Inoue Satsuki is a professor at Aichi University of the Arts, and her main field of research is the history of music in France. While researching the Paris World Fair of 1900, she had a surprise: in a list of instrument makers awarded prizes for their exhibits, she came across the name Suzuki Masakichi.
So, in 2009, Professor Inoue started to research the life and legacy of Suzuki Masakichi (1859-1944). Even in Japan, research on him has been limited in scope and hardly anyone has pursued the question that intrigued Prof. Inoue more than any other. Suzuki is best known for pioneering the mass-production of violins in Japan, and this was hugely important for the dissemination of the violin among the Japanese. Towards the end of his life, however, he made several master instruments by hand. Inspired by the (Peter) Guarneri violin his son Shin’ichi – of Suzuki Method fame – brought home from Berlin, Masakichi embarked on the quest for the “secrets of Cremona”, like so many before him.
Where, though are the instruments he built? – Few and far between, is the answer. Finally, thanks to an advertisement in the local paper, Prof. Inoue hit the jackpot: A Mr Matsuura contacted her. His father had bought a violin from Suzuki Masakichi himself, at the then astounding price of 300 yen. The instrument, dated 1929, was exquisitely made from the finest materials, which Suzuki had brought back from Europe himself.
After saving the violin from the air raids of WW2 and the Ise Bay Typhoon of 1959, the Matsuuras had tried to sell it, but no shop was willing to pay for a fiddle with a Suzuki label in it – so strong was the association of Suzuki’s name with cheap, poor-quality instruments.
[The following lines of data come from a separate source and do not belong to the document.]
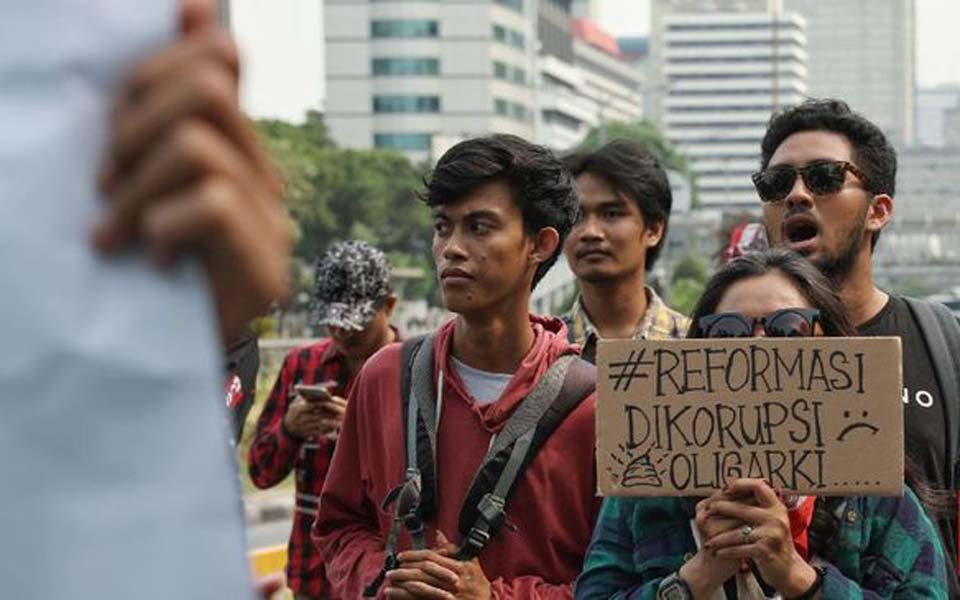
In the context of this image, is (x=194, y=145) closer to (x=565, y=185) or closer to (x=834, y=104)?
(x=565, y=185)

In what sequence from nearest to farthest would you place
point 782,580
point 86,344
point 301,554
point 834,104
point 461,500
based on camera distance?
point 86,344, point 782,580, point 461,500, point 834,104, point 301,554

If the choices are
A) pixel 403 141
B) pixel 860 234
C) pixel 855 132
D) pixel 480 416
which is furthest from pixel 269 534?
pixel 403 141

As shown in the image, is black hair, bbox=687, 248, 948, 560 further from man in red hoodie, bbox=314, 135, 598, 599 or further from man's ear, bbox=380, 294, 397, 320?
man's ear, bbox=380, 294, 397, 320

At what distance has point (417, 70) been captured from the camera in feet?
419

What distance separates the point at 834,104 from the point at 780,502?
7.07ft

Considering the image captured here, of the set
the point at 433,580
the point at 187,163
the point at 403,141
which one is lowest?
the point at 433,580

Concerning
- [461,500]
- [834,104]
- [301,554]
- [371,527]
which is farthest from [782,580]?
[301,554]

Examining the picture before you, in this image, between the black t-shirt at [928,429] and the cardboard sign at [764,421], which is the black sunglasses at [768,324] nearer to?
the cardboard sign at [764,421]

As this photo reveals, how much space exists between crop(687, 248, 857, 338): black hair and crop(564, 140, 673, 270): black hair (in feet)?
9.13

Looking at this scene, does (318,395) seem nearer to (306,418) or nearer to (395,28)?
(306,418)

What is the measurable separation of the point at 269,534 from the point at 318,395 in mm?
16341

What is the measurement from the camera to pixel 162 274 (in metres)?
1.41

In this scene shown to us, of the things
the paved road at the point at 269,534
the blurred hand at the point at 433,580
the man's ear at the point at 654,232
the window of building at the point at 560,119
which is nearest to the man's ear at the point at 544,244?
the blurred hand at the point at 433,580

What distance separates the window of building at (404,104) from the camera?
128 m
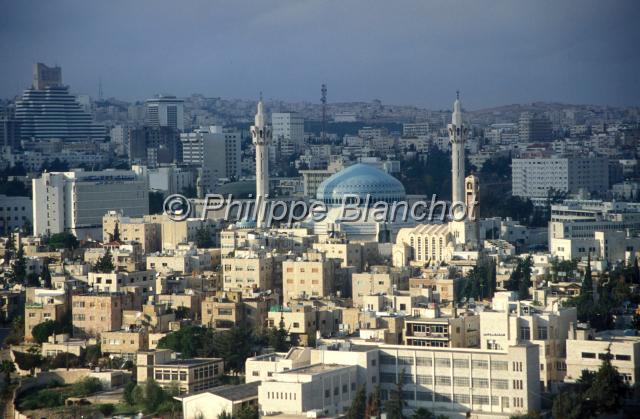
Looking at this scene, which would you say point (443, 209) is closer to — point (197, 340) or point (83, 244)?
point (83, 244)

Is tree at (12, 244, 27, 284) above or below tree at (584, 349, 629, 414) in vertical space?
above

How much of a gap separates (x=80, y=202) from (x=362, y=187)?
7.82m

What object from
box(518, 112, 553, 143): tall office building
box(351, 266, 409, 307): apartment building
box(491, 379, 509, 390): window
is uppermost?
box(518, 112, 553, 143): tall office building

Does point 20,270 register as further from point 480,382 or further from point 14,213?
point 480,382

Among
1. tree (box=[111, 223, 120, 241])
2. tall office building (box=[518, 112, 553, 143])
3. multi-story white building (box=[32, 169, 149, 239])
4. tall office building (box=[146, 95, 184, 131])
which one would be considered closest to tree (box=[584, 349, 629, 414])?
tree (box=[111, 223, 120, 241])

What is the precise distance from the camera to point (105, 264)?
33.4 m

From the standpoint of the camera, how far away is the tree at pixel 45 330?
2895 cm

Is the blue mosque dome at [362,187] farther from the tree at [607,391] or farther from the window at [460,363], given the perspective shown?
the tree at [607,391]

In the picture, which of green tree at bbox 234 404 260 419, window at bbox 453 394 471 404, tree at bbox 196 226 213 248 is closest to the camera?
green tree at bbox 234 404 260 419

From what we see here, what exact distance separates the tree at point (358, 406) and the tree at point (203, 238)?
59.8 feet

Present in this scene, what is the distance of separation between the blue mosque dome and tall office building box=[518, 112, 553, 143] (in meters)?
38.8

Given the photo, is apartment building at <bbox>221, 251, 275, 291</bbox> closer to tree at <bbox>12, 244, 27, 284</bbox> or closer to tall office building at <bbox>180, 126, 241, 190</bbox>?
tree at <bbox>12, 244, 27, 284</bbox>

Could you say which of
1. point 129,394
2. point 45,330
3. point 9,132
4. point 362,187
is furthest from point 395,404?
point 9,132

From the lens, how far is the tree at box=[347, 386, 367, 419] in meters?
21.7
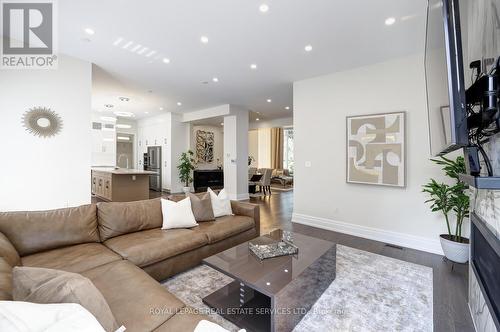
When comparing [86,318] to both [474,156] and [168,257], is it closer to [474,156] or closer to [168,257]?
[168,257]

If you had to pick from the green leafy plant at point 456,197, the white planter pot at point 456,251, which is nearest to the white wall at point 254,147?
the green leafy plant at point 456,197

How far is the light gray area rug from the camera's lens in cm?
177

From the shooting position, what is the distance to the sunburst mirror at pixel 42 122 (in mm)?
3355

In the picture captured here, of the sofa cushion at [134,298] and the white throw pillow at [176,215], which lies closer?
the sofa cushion at [134,298]

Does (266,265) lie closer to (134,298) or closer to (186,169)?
(134,298)

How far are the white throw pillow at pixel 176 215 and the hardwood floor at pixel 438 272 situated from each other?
1680 millimetres

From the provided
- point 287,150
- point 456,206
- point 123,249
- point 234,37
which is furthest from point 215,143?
point 456,206

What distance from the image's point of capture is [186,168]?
26.4 feet

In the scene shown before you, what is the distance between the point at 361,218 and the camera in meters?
3.89

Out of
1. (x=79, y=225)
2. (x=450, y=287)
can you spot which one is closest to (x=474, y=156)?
(x=450, y=287)

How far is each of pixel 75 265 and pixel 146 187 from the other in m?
5.20

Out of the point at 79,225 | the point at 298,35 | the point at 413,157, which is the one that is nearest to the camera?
the point at 79,225

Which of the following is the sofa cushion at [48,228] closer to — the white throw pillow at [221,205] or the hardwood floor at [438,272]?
the white throw pillow at [221,205]

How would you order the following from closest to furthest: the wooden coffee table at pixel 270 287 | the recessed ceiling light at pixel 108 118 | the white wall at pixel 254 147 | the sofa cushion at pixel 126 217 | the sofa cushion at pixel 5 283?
1. the sofa cushion at pixel 5 283
2. the wooden coffee table at pixel 270 287
3. the sofa cushion at pixel 126 217
4. the recessed ceiling light at pixel 108 118
5. the white wall at pixel 254 147
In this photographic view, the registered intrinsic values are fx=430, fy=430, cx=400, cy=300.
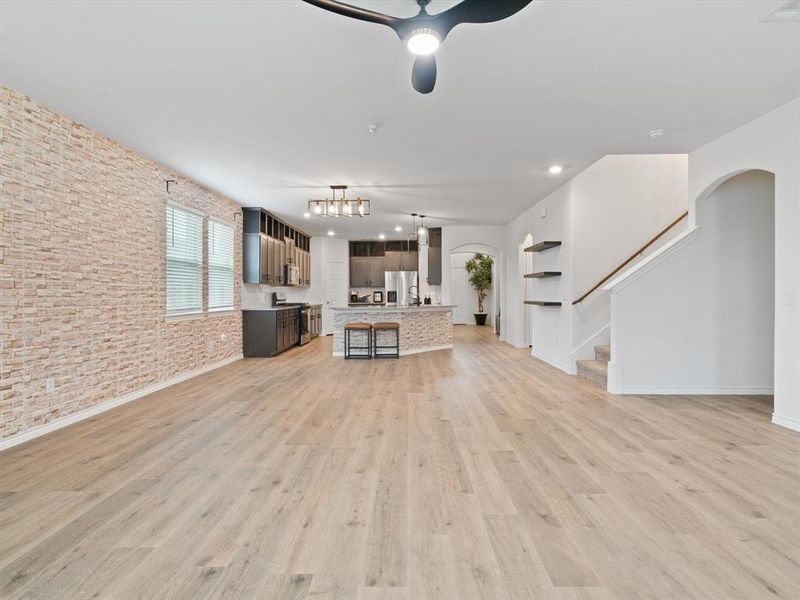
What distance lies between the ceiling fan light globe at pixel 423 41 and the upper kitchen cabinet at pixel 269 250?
6.31 meters

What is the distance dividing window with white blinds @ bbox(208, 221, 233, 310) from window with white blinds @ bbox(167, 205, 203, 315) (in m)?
0.33

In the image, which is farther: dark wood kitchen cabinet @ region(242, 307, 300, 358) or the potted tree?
the potted tree

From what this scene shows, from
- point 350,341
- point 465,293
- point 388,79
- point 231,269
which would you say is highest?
point 388,79

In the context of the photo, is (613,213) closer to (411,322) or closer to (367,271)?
(411,322)

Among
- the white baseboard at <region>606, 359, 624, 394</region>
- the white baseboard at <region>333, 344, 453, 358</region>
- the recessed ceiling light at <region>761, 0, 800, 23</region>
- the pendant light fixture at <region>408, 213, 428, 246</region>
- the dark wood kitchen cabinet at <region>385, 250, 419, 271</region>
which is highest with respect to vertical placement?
the recessed ceiling light at <region>761, 0, 800, 23</region>

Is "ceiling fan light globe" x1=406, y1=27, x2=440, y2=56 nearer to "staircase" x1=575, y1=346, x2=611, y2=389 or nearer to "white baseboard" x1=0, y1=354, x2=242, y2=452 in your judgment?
"white baseboard" x1=0, y1=354, x2=242, y2=452

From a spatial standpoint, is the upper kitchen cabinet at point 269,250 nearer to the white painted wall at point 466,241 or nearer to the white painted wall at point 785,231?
the white painted wall at point 466,241

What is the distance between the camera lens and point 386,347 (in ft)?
26.0

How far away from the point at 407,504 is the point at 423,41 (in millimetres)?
2309

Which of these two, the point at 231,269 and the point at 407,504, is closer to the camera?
the point at 407,504

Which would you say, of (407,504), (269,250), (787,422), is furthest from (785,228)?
(269,250)

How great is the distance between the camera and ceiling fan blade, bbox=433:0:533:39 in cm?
180

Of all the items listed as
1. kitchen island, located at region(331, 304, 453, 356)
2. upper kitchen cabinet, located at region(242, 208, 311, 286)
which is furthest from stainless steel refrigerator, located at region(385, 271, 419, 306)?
upper kitchen cabinet, located at region(242, 208, 311, 286)

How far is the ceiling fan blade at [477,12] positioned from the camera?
1.80 metres
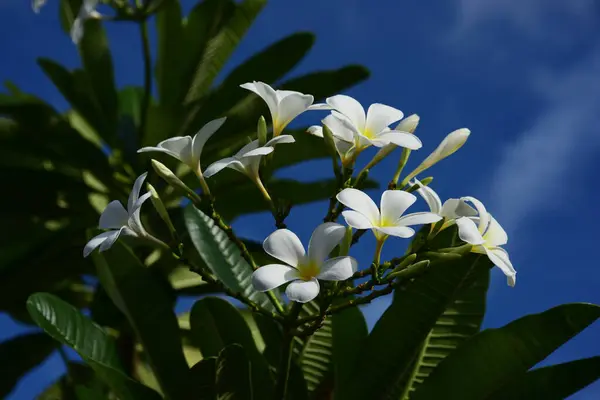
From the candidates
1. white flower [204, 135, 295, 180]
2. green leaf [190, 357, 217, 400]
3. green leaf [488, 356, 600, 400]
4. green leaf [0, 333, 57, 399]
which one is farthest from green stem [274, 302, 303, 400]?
green leaf [0, 333, 57, 399]

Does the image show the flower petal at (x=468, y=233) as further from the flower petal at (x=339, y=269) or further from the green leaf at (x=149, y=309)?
the green leaf at (x=149, y=309)

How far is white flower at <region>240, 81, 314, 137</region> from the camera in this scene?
4.44 ft

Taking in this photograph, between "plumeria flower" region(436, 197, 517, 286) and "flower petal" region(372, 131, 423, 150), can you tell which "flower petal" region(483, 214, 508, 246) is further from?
"flower petal" region(372, 131, 423, 150)

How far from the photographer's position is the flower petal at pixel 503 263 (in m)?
1.26

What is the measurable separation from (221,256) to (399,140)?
724 millimetres

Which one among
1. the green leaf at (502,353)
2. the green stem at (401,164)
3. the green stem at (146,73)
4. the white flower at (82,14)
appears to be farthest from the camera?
the green stem at (146,73)

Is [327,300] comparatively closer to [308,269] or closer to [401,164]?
[308,269]

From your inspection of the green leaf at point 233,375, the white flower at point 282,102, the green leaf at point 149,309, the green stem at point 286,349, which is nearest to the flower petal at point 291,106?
the white flower at point 282,102

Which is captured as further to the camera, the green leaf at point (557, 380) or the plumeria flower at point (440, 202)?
the green leaf at point (557, 380)

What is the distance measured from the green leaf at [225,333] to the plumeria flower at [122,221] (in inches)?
16.3

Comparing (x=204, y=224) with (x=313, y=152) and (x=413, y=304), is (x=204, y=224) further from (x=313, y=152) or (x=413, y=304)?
(x=313, y=152)

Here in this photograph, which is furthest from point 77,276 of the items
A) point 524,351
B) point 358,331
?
point 524,351

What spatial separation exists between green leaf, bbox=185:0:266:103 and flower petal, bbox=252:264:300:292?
6.97 ft

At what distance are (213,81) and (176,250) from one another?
187 centimetres
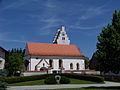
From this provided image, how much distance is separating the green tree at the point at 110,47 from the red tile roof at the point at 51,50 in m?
37.4

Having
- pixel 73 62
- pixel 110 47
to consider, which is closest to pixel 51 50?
pixel 73 62

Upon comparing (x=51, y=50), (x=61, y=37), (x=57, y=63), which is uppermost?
(x=61, y=37)

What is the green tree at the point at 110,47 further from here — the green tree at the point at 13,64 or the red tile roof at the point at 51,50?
the red tile roof at the point at 51,50

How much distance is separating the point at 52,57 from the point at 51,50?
2.73 meters

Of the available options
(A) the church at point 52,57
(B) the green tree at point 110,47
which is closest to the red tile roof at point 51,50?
(A) the church at point 52,57

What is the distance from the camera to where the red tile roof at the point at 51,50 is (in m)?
61.8

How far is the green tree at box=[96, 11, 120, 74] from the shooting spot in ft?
77.4

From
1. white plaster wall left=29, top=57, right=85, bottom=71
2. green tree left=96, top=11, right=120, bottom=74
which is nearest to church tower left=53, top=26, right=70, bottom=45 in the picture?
white plaster wall left=29, top=57, right=85, bottom=71

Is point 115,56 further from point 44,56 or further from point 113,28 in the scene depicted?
point 44,56

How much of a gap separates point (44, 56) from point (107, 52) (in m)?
38.6

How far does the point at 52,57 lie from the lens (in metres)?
62.8

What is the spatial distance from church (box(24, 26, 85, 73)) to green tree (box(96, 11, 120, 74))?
34229 millimetres

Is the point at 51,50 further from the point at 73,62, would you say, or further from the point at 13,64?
the point at 13,64

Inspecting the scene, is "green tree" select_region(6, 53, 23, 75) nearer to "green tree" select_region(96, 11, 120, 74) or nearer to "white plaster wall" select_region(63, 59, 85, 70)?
"white plaster wall" select_region(63, 59, 85, 70)
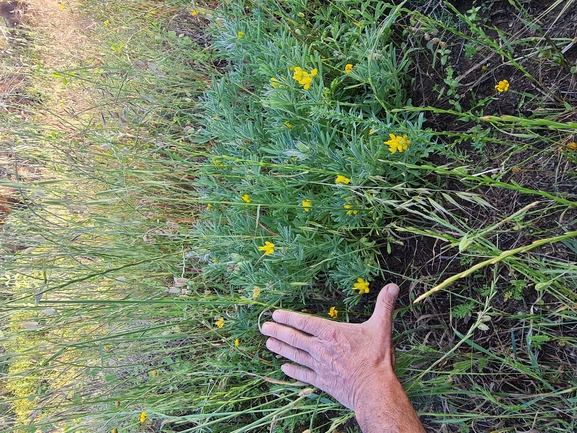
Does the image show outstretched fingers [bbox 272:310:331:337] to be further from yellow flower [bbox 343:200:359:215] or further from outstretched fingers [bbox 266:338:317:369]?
yellow flower [bbox 343:200:359:215]

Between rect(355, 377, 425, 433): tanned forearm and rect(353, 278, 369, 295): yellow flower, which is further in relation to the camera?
rect(353, 278, 369, 295): yellow flower

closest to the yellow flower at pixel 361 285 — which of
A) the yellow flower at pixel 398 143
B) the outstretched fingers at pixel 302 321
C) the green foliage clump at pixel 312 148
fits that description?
the green foliage clump at pixel 312 148

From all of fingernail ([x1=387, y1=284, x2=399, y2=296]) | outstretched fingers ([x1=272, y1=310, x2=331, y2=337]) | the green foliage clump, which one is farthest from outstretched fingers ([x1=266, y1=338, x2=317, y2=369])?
fingernail ([x1=387, y1=284, x2=399, y2=296])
Now, Mr Matsuura Tadayoshi has kindly donated the violin to Aichi University of the Arts. Its image decorates the cover of Prof. Inoue’s book.
Suzuki Masakichi features in Not by Love Alone too, of course. I only wish I could have read Prof. Inoue’s excellent book before I finished the manuscript for my own. Still, I hope readers will find my chapters on violin making in Japan informative.
INOUE, Satsuki. Nihon no Vaiorin-ô: Suzuki Masakichi no shôgai to maboroshi no meiki [Japan’s King of violins: The life of Suzuki Masakichi and the phantom of the famous master-instrument]. Tokyo: Chûô Kôron Shinsha, 2014.